They Want the World, And They Want It Now

NEW YORK In 1985, for the first time, more U.S. TV sets were sold with remote controls than without. It was an amazing taste of empowerment for media consumers: The ability to control one's viewing habits with a click of a button would have implications for everyone from TV programmers and advertisers to consumer-electronics companies and even makers of Barcaloungers and snack foods. Americans like to find their own open roads of experience, and it wasn't long before those early couch potatoes were on the run, navigating through cable- and satellite-delivered programs, time-shifting with VCRs, dashing about with cell phones and pecking out e-mails on laptops.

Fast-forward 20 years: If the remote ushered in the era of personalized technology, it seems a quaint precursor to things like video on demand, multi-application mobiles, MP3 players and satellite radio. This year proved to be a tipping point of sorts, as convenience has morphed into full-blown "on-demand" entitlement. It's nothing short of a technological revolution that has enabled ordinary Americans to seize ever greater control of how, when and where they consume and create media content.

"We're in [a media] era where the human is God. Consumers are now in control of content: We're consuming it, retransmitting it, creating it," says Rishad Tobaccowala, chief innovation officer at Publicis Groupe Media, who credits the shift to "plummeting hardware prices, elegant software that's become easy to use and access to an incredible amount of content."

### RAW DATA
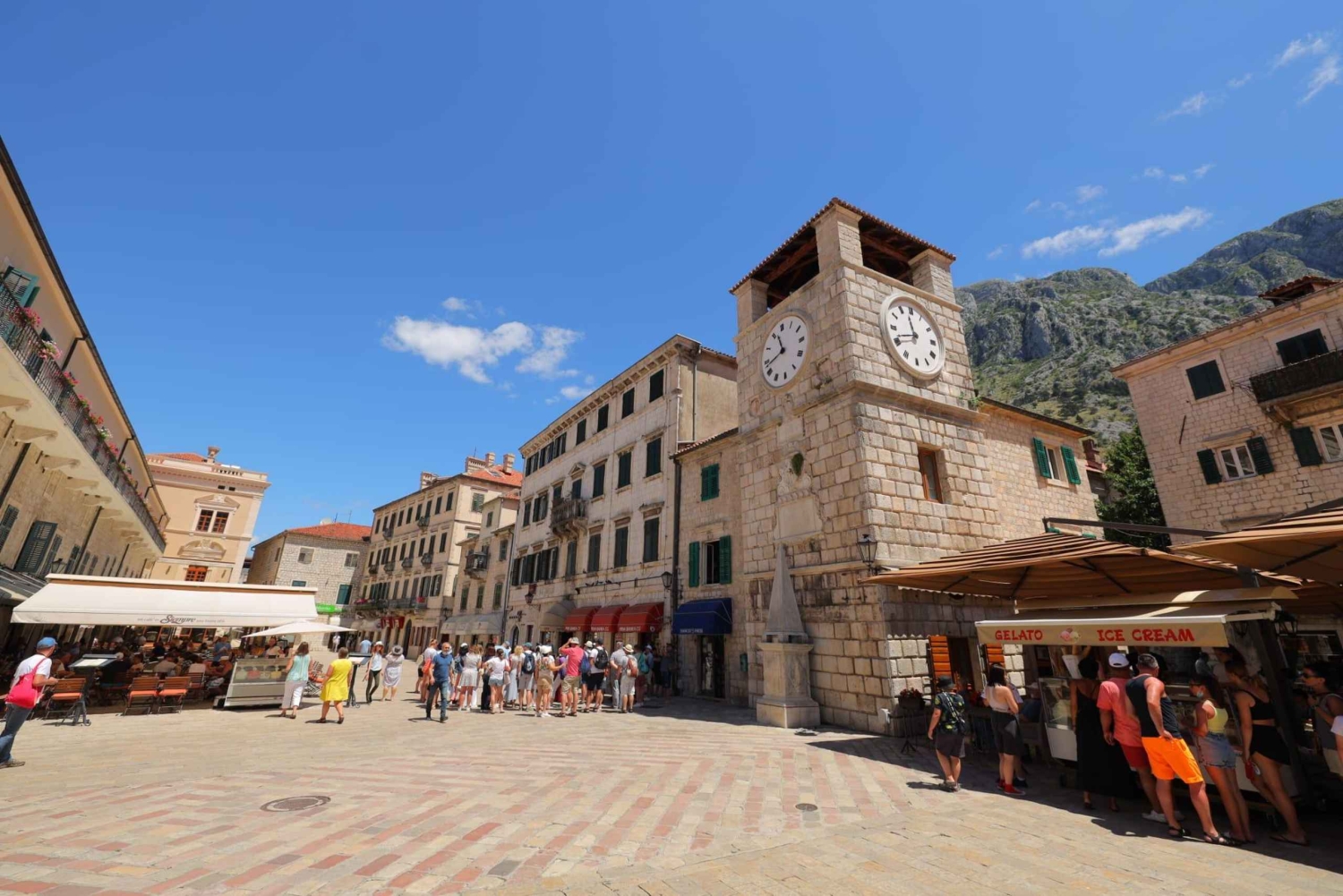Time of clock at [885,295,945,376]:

### INSTRUCTIONS
1. Answer these from the article on on-demand media:
(a) In what year were more U.S. TV sets first sold with remote controls than without?
(b) What position does Rishad Tobaccowala hold?
(c) What has convenience morphed into this year, according to the article?
2. Print the stretch of the article on on-demand media from "Fast-forward 20 years: If" through "create media content.".
3. Proceed with the article on on-demand media, starting after its last sentence.
The material stands apart from the article on on-demand media.

### EXERCISE ANSWERS
1.
(a) 1985
(b) Chief innovation officer at Publicis Groupe Media
(c) Full-blown "on-demand" entitlement

2.
Fast-forward 20 years: If the remote ushered in the era of personalized technology, it seems a quaint precursor to things like video on demand, multi-application mobiles, MP3 players and satellite radio. This year proved to be a tipping point of sorts, as convenience has morphed into full-blown "on-demand" entitlement. It's nothing short of a technological revolution that has enabled ordinary Americans to seize ever greater control of how, when and where they consume and create media content.

3.
All sorts of companies are genuflecting to that new master of the digital universe-content providers, like those in the entertainment industry; distributors, like cable and telecommunications companies; hardware and software manufacturers, like Apple; and content aggregators, like Yahoo! and Google. In what is still mostly a chaotic rush into the unknown, marketers remain largely on the fringe. There was a 25-year lag between when network TV reached mass consumption and when ad dollars caught up. It took 15 years for cable. After 10 years, is the same about to occur for the Internet? The indications are good: At year's end, as forecasters cut 2005 spending estimates for traditional media, they revised upward those for the Web, which could end up reeling in more than $12 billion in ad revenue for 2005, according to the Internet Advertising Bureau-well ahead of the previous record of $9.6 billion in 2004.

"This is going to be so big, so pervasive," says Wenda Harris Millard, chief sales officer at Yahoo! "We're just seeing the beginning of a world in which consumers are making decisions that programmers and marketers never dreamed they would. Those carefully crafted Thursday-night [TV] lineups won't mean anything anymore. I don't think we saw that coming. Consumers are sending a clear signal that they want whatever content they want, wherever they want it, on whatever device is the most convenient for them. Marketers need to engage with those consumers at any of those touch points."

While 74 percent of U.S. households were expected to be online this year, per Forrester Research, marketers are expected to spend just 4.6 percent ($12.9 billion) of their overall media dollars there, per eMarketer Inc. But if marketers are hesitant, Wall Street is not. Google's stock has quadrupled in value in 2005 to trade around $400. That bullish optimism, the likes of which have not been seen since the late '90s, re-energized a sleeping giant in the media world.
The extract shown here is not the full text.